An exact copy of all the lines below is required, with every image left out.
*** Opening Given data ***
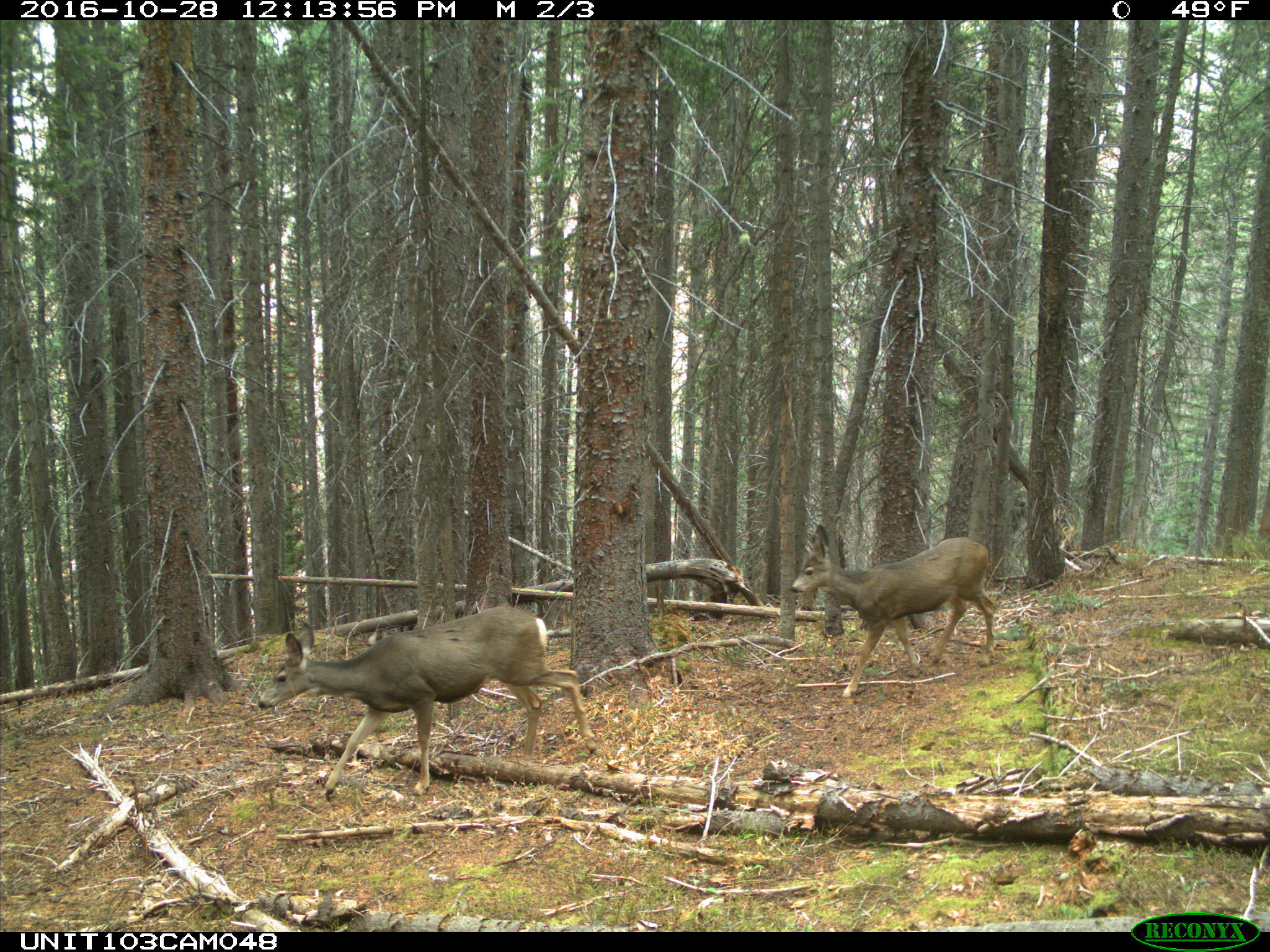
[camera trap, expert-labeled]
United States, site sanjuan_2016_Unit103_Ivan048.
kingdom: Animalia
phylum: Chordata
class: Mammalia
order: Artiodactyla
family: Cervidae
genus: Odocoileus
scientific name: Odocoileus hemionus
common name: mule deer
*** Closing Given data ***
Exercise solution
[camera trap, expert-labeled]
United States, site sanjuan_2016_Unit103_Ivan048.
kingdom: Animalia
phylum: Chordata
class: Mammalia
order: Artiodactyla
family: Cervidae
genus: Odocoileus
scientific name: Odocoileus hemionus
common name: mule deer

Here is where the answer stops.